### Task goal:
Please output the records below in full, exactly as given, but without the images.

### Data records:
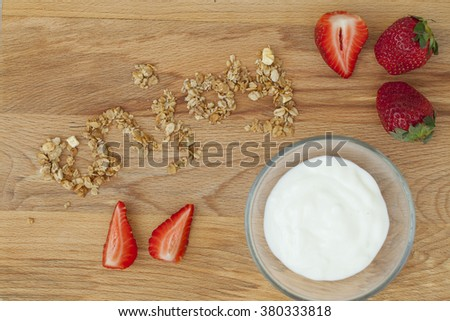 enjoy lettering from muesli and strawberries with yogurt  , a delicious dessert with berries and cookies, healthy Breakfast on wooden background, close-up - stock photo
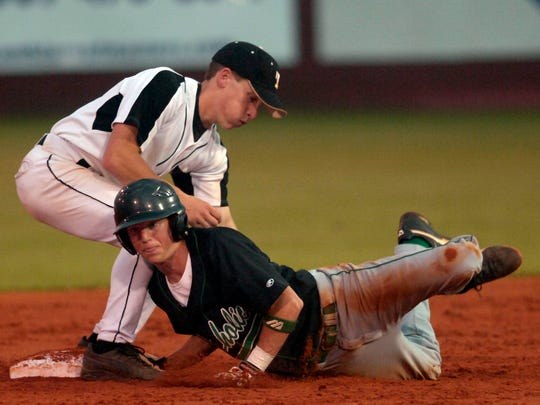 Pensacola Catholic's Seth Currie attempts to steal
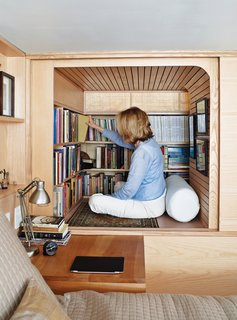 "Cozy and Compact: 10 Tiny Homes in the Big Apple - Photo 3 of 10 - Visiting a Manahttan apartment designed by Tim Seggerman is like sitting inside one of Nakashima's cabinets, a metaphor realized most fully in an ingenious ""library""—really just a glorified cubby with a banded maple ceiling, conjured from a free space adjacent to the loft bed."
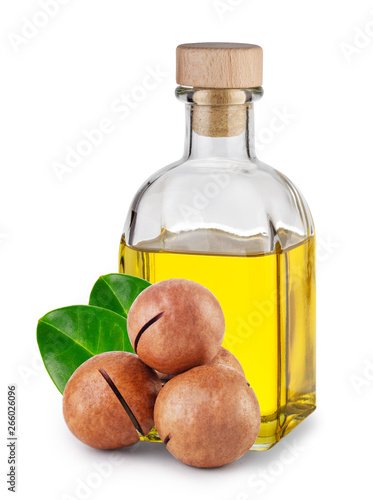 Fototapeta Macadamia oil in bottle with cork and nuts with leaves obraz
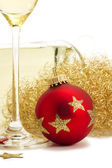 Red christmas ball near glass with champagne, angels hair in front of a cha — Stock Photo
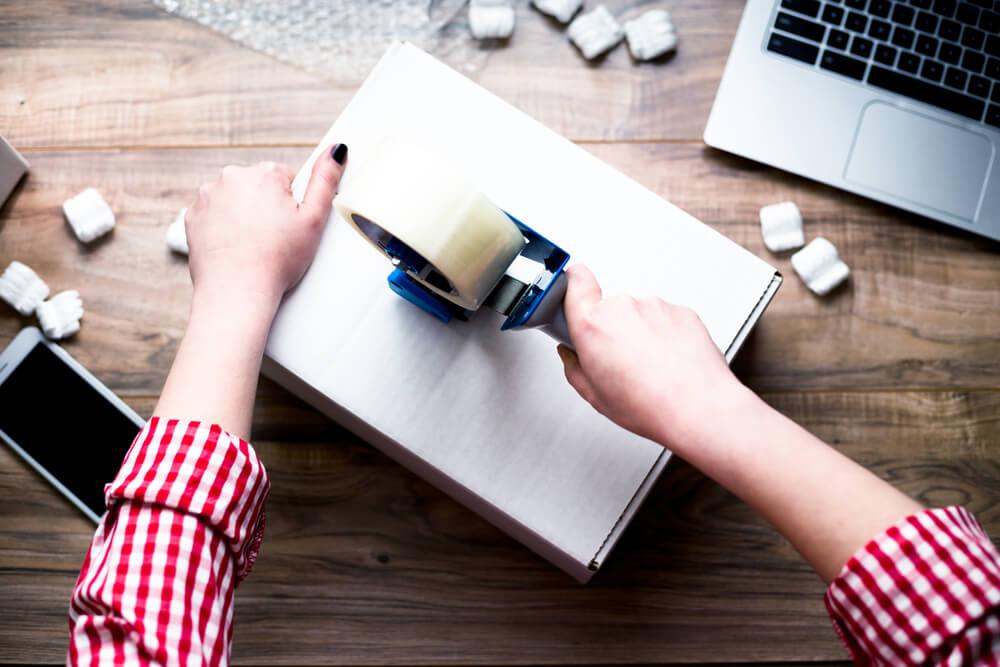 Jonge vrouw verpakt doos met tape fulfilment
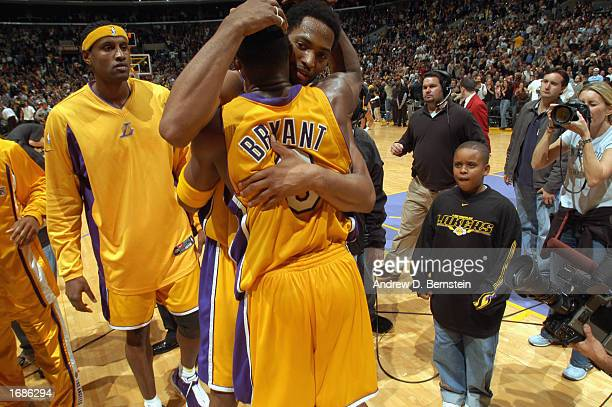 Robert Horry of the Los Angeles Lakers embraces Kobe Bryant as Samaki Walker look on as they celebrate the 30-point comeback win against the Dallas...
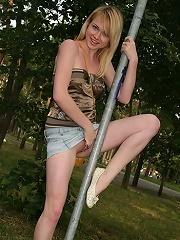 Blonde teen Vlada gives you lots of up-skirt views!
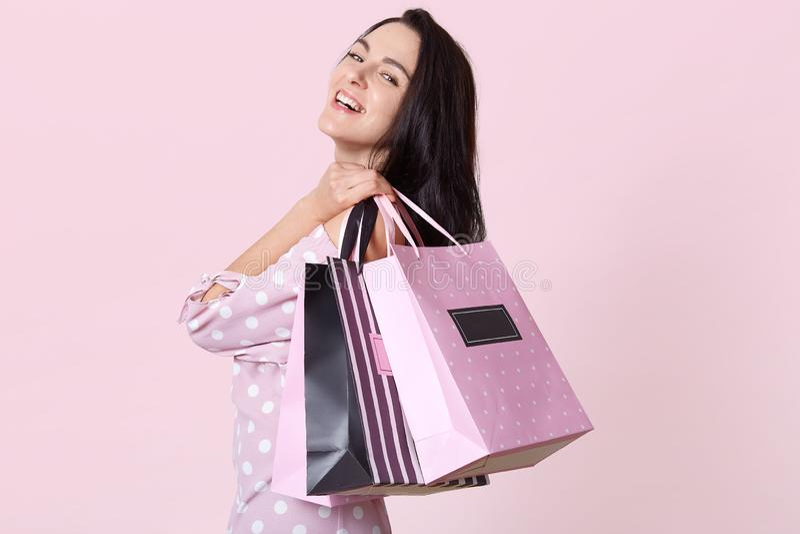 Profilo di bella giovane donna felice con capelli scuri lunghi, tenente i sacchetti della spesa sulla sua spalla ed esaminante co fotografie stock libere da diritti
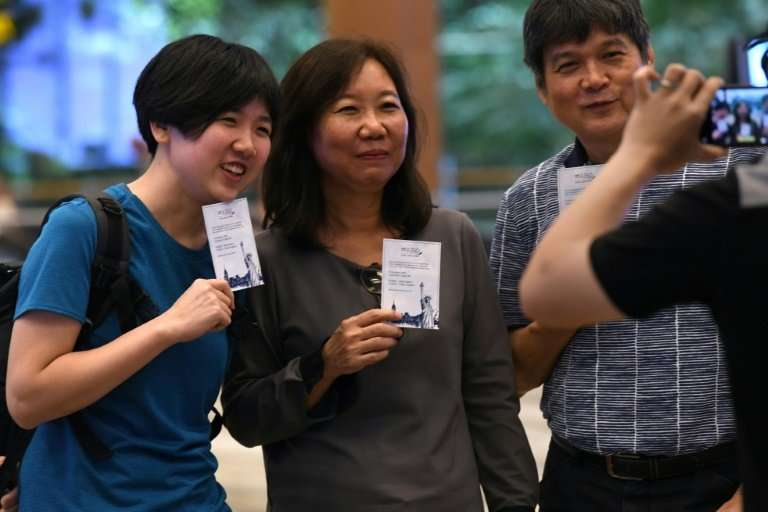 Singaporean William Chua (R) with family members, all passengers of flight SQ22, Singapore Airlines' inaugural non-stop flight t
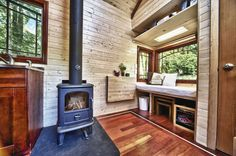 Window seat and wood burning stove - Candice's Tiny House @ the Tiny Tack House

### Task response:
 enjoy lettering from muesli and strawberries with yogurt  , a delicious dessert with berries and cookies, healthy Breakfast on wooden background, close-up - stock photo
 Pensacola Catholic's Seth Currie attempts to steal
 "Cozy and Compact: 10 Tiny Homes in the Big Apple - Photo 3 of 10 - Visiting a Manahttan apartment designed by Tim Seggerman is like sitting inside one of Nakashima's cabinets, a metaphor realized most fully in an ingenious ""library""—really just a glorified cubby with a banded maple ceiling, conjured from a free space adjacent to the loft bed."
 Fototapeta Macadamia oil in bottle with cork and nuts with leaves obraz
 Red christmas ball near glass with champagne, angels hair in front of a cha — Stock Photo
 Jonge vrouw verpakt doos met tape fulfilment
 Robert Horry of the Los Angeles Lakers embraces Kobe Bryant as Samaki Walker look on as they celebrate the 30-point comeback win against the Dallas...
 Blonde teen Vlada gives you lots of up-skirt views!
 Profilo di bella giovane donna felice con capelli scuri lunghi, tenente i sacchetti della spesa sulla sua spalla ed esaminante co fotografie stock libere da diritti
 Singaporean William Chua (R) with family members, all passengers of flight SQ22, Singapore Airlines' inaugural non-stop flight t
 Window seat and wood burning stove - Candice's Tiny House @ the Tiny Tack House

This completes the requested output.